March 2, 2013 is National Banana Cream Pie Day–and if we were really cool moms, we’d be hosting a pie-throwing contest. Frankly, we’re just not up to that challenge in the Cleaning department. Besides, we’d hate to waste a Banana Cream Pie. There’s nothing quite like the sweetness of ripe bananas swimming in a thick custard, topped with whipped cream. It’s a match made in heaven, wouldn’t you say? Now try this recipe from Food.com and make yourself a good old-fashioned banana cream pie! This is the way banana cream pies were made back before Cool Whip and instant pudding, so brace yourself –you may never “cheat” at making banana cream pie again! [photo via food.com]

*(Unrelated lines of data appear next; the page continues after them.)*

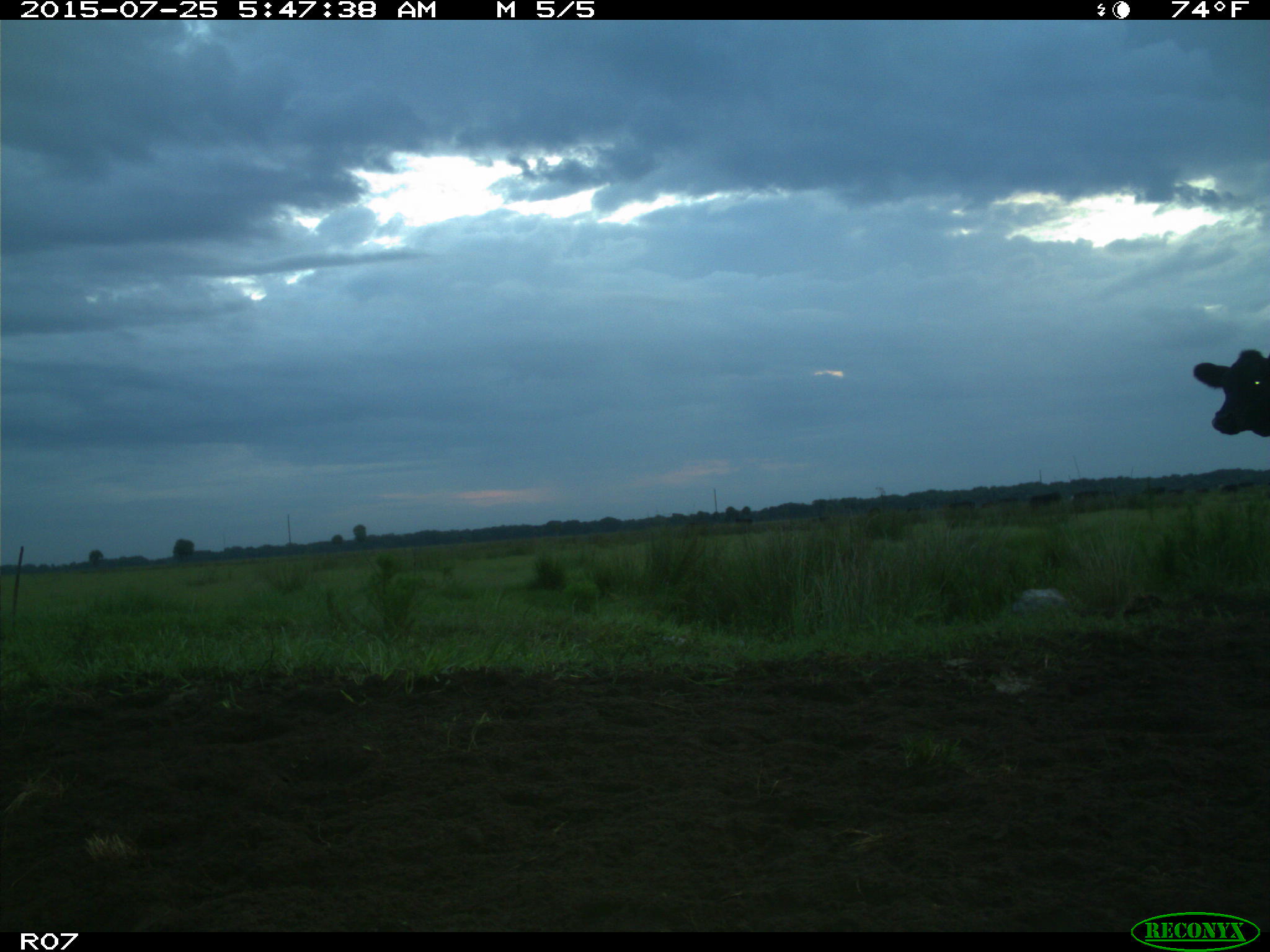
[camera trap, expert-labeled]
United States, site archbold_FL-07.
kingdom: Animalia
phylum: Chordata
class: Mammalia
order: Artiodactyla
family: Bovidae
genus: Bos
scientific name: Bos taurus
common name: domestic cow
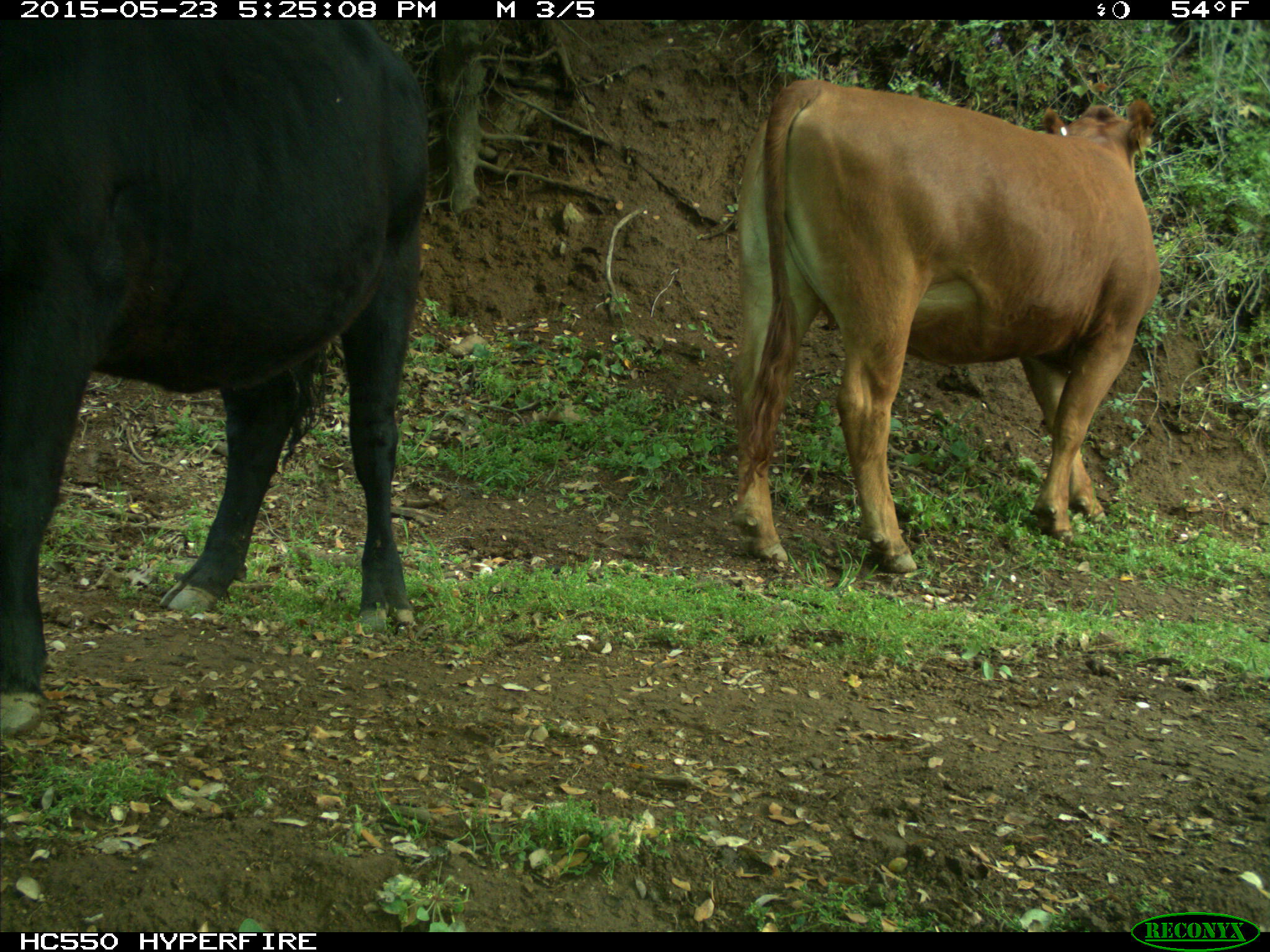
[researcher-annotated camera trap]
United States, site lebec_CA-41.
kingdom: Animalia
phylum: Chordata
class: Mammalia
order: Artiodactyla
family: Bovidae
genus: Bos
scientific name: Bos taurus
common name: domestic cow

9 inches pie shells, baked
3 cups whole milk
3/4 cup white sugar
1/3 cup all-purpose flour
1/4 teaspoon salt
3 egg yolks, slightly beaten
2 tablespoons butter
1 teaspoon vanilla
Have baked 9-inch pie shell ready.
In a large saucepan, scald the milk.
In another saucepan, combine the sugar, flour and salt; gradually stir in the scalded milk.

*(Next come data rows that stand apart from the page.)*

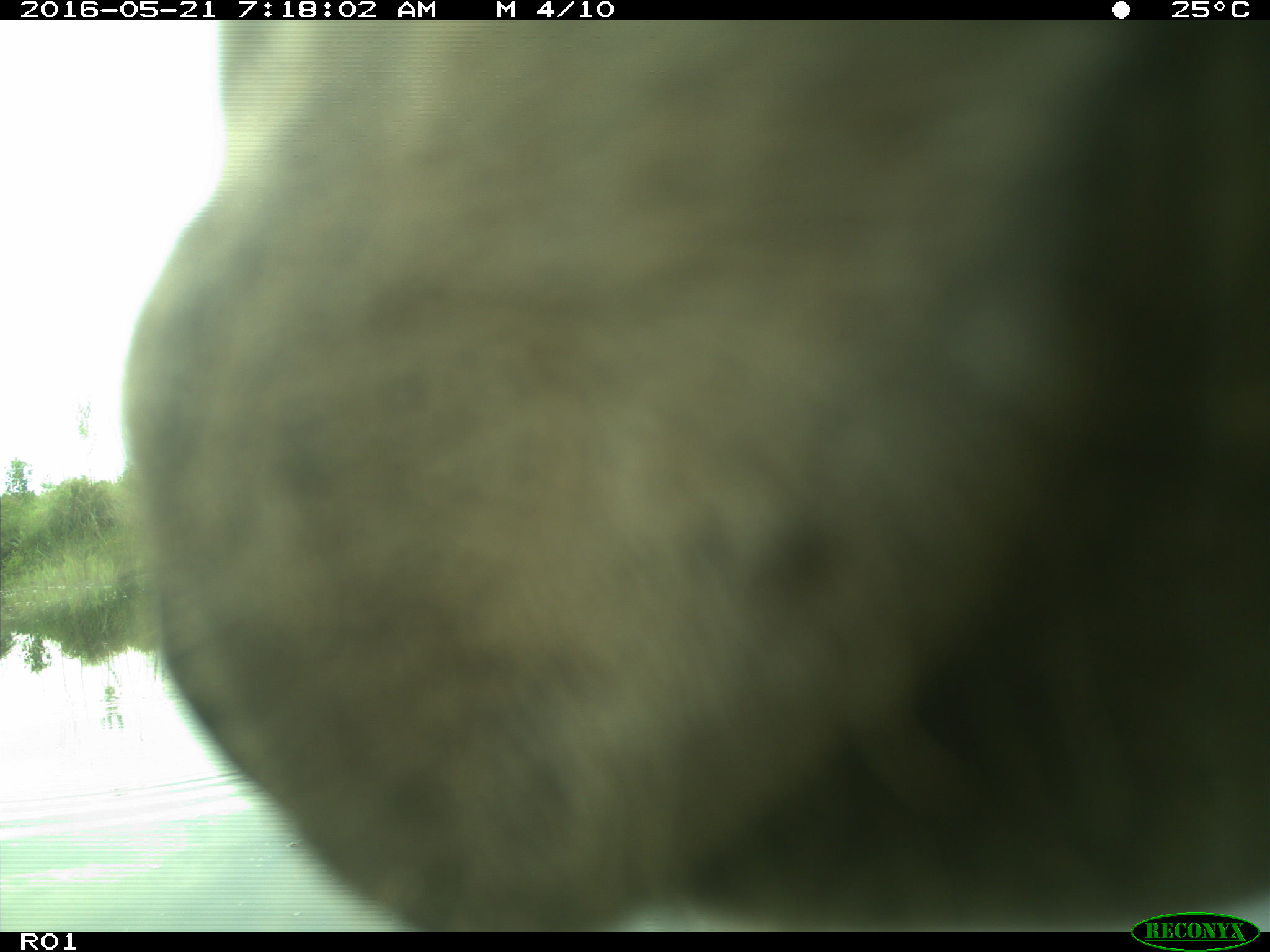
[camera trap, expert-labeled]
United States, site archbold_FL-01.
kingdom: Animalia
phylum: Chordata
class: Mammalia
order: Artiodactyla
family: Bovidae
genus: Bos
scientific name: Bos taurus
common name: domestic cow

Over medium heat, stirring constantly, cook until thickened.
Cover and, stirring occasionally, cook for two minutes longer.
In a small bowl, have the 3 egg yolks, slightly beaten, ready; stir a small amount of the hot mixture into beaten yolks; when thoroughly combined, stir yolks into hot mixture.

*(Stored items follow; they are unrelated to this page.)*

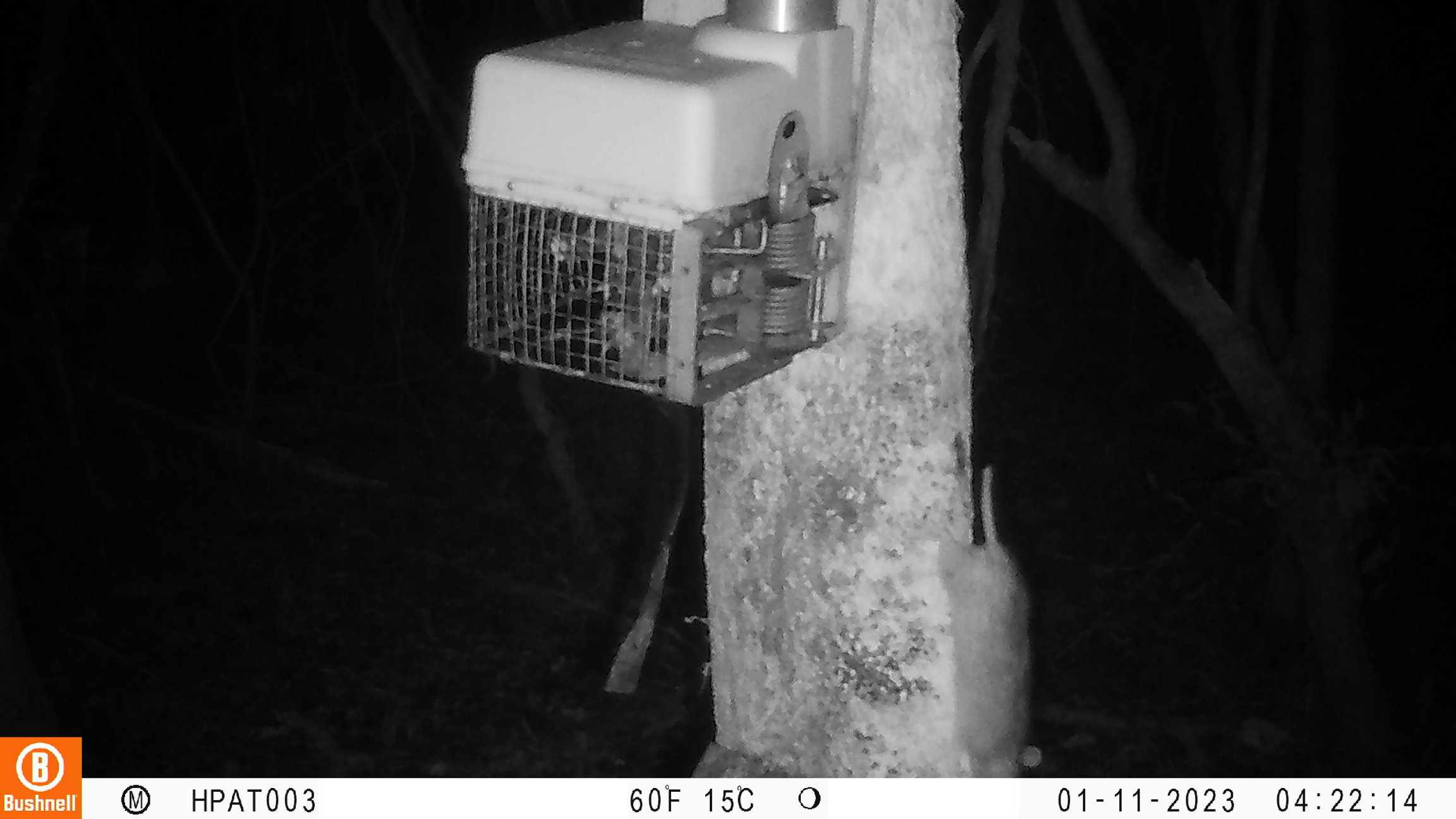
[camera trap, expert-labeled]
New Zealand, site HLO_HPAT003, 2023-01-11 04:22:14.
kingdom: Animalia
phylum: Chordata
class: Mammalia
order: Rodentia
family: Muridae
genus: Rattus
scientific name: Rattus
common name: rat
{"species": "rat (Rattus)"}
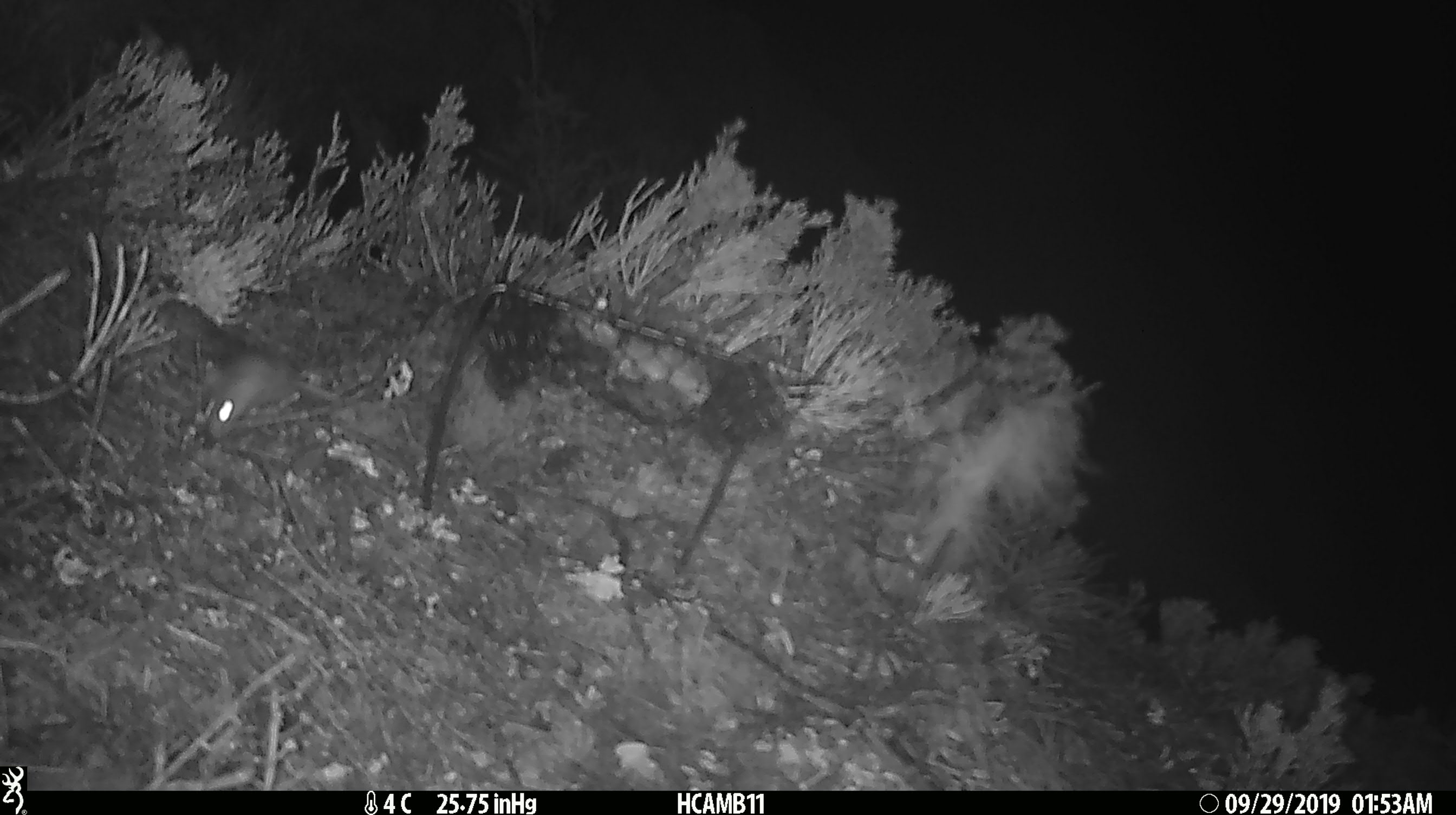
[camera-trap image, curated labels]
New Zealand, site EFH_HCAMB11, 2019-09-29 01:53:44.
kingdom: Animalia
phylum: Chordata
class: Mammalia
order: Rodentia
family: Muridae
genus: Mus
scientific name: Mus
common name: mouse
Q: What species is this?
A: Mouse (Mus).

Cook for one minute longer, stirring constantly.
Remove from heat and blend in the butter and vanilla.
Let sit until lukewarm.
When ready to pour, slice bananas and scatter in pie shell; pour warm mixture over bananas.
If desired, make a meringue (you’ll have 3 leftover egg whites) to top the pie, or just let the pie cool until serving.
The fun part of this pie recipe is its versatility. If you leave out the bananas, you simply have a vanilla cream pie. Add a cup of shredded coconut to the milk as it is heating and you’ll have a coconut cream pie! If you have a large family, or don’t like to share, you may want to make two pies because this serves eight.